Via Nova > Boek 3
Hoofdstuk 5: Eindelijk daglicht
Eindelijk ging die mist weg, nadat hij als het ware tot rook of nevel was verdund; daarna was er een echte dag, ook de zon scheen, [maar] toch vaal, zoals hij gewoon is te zijn, wanneer er een zonsverduistering is. Alles deed zich aan onze ogen, die nog bang waren, veranderd voor en bedekt met hoge as alsof het sneeuw [was].Nadat wij teruggekeerd waren naar Misenum, brachten wij, nadat we onze lichamen zo goed en zo kwaad als het ging verzorgd hadden, een onzekere en twijfelachtige nacht door in hoop en angst. Angst had de overhand, want èn het trillen van de aarde hield aan èn zeer veel idioten dreven de spot met zowel hun eigen ellende als die van anderen door schrikwekkende voorspellingen.

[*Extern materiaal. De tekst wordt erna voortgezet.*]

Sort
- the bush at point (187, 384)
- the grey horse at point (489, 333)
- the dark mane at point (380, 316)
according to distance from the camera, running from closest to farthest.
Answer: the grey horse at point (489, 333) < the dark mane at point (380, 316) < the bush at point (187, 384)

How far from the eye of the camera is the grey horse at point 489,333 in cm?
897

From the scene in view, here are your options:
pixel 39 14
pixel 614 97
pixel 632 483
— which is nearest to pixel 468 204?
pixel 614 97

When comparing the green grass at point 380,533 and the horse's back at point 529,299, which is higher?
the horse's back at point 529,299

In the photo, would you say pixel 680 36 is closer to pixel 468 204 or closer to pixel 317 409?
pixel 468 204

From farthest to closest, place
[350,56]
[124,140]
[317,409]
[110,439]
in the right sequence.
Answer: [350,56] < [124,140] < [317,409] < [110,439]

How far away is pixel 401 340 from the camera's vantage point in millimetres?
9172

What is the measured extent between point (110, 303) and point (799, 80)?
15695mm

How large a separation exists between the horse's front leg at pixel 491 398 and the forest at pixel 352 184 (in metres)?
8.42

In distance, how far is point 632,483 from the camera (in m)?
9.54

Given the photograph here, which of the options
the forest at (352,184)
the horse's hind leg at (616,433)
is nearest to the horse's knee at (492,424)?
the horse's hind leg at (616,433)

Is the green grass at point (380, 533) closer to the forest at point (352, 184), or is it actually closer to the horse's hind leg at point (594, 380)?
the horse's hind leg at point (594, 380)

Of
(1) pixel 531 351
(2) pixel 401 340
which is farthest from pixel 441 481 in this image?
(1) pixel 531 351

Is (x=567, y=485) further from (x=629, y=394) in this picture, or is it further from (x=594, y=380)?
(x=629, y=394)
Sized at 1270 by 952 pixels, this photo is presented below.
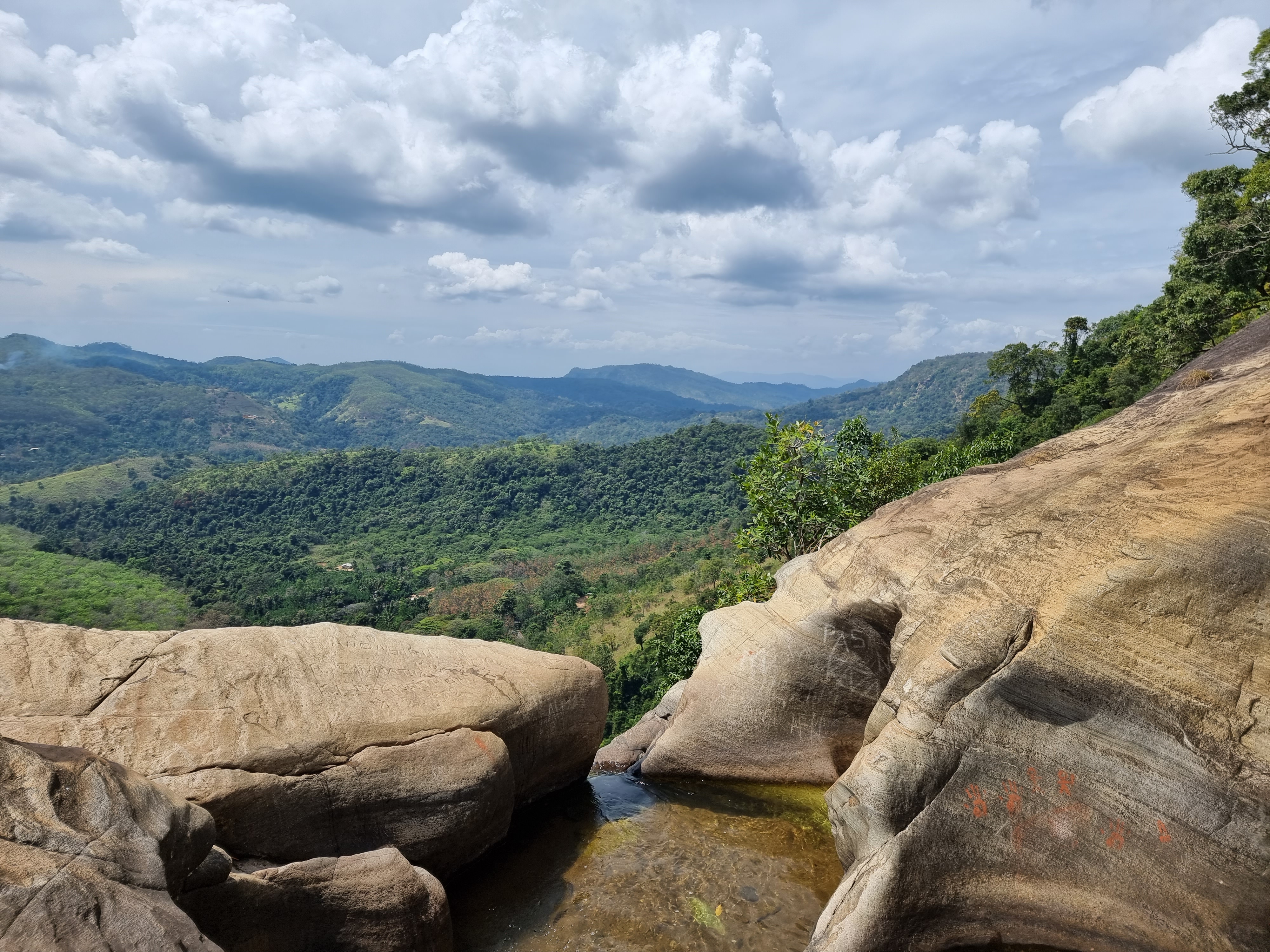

Toch hadden wij, hoewel wij gevaar hadden ervaren en [nog] verwachtten, zelfs toen niet het plan om weg te gaan totdat er een bericht was over mijn oom. Dit verhaal verdient geen plaats in een historisch werk. Je zult het lezen zonder het in je werk te willen opnemen. Als je het zelfs geen brief waard vindt, dan heb je dat aan jezelf te danken; want je hebt erom gevraagd.